Abstract
Nasal nitric oxide (nNO) has a well-known potential as an indirect discriminative marker between patients with primary ciliary dyskinesia (PCD) and healthy subjects, but real-life experience and usefulness in young children is sparsely reported. Three nNO sampling methods were examined and compared as first-line tests for PCD.
Healthy subjects, confirmed PCDs, consecutive referrals with PCD-like symptoms and patients with cystic fibrosis (CF) had nNO sampled during breath hold (BH-nNO), oral exhalation against resistance (OE-R-nNO) and tidal breathing (TB-nNO) aiming to expand age range into infancy.
282 subjects, 117 consecutive referrals, 59 PCDs, 49 CF patients and 57 healthy subjects, were included. All methods separated significantly between PCD and non-PCD, including CF with reliability, in ranking order BH-nNO>OE-R-nNO>TB-nNO. Acceptability in children ranked in reverse order. A problematic high fraction (39%) of false positive TB-nNO was found in young children. An unexpected large fraction (6.8%) of PCDs had nNO values above cut-off.
nNO is a helpful first-line tool in real-life PCD work-up in all age groups if the sampling method is chosen according to age. nNO can be misleading in a few patients with true PCD. Further studies are strongly needed in young children.
Primary ciliary dyskinesia (PCD) is an inherited disorder characterised by abnormalities in ciliary structure and/or function, impaired mucociliary clearance and recurrent or chronic airway infections 1, which are a serious threat to lung function, probably even in young children 2.
Early diagnosis is important, since lung function may improve or stabilise after diagnosis and initiation of treatment 2, and may be achieved by support from measurement of nasal nitric oxide (nNO) 3, 4. nNO is noninvasive, painless, easily performed from school age and has the capacity to discriminate between patients with PCD and healthy subjects in highly selected well-characterised populations 3–6. To date, nNO has been reported to be very low, almost exclusively among subjects with PCD, and to separate convincingly between the presence and absence of PCD 3–8. However, overlap in nNO values have been reported between PCD and other pulmonary diseases with symptoms mimicking PCD 9–11. Hence, the true discriminative power of nNO in less selected, mixed population of patients referred for diagnostic testing of PCD will need to be settled before the role of nNO in the diagnosis of PCD can be fully appreciated.

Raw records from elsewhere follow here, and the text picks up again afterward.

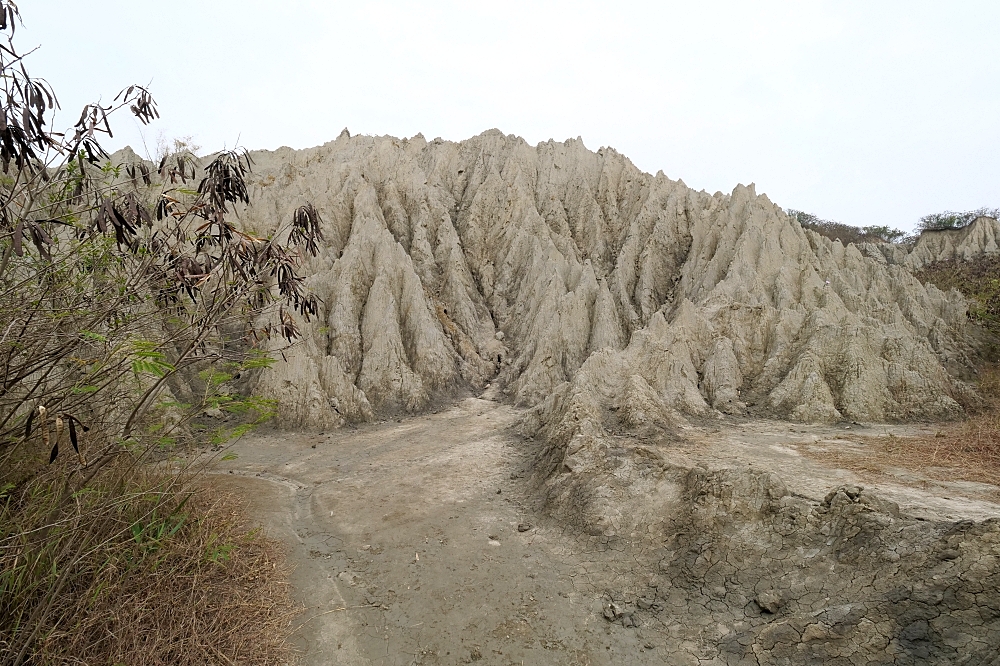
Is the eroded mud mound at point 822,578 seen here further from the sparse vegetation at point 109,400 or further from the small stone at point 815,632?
the sparse vegetation at point 109,400

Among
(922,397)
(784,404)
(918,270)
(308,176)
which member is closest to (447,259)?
(308,176)

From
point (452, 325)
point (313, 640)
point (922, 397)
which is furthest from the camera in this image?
point (452, 325)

Different techniques have been proposed, but not one technique fits all age groups. Recommendations for measurements have been provided 12, stressing the need for soft palate closure during sampling so as to avoid dilution from lower airways, but the standardisation of methodology is still lacking. Different manoeuvres during sampling have been evaluated 13–15, but most techniques are not applicable to infants and young children.
We hypothesised that nNO measurements, if adjusting sampling method according to age, could separate between patients with and without PCD in a real-life setting of consecutively referred patients in all age groups, however, with the expectation of a less convincing separation.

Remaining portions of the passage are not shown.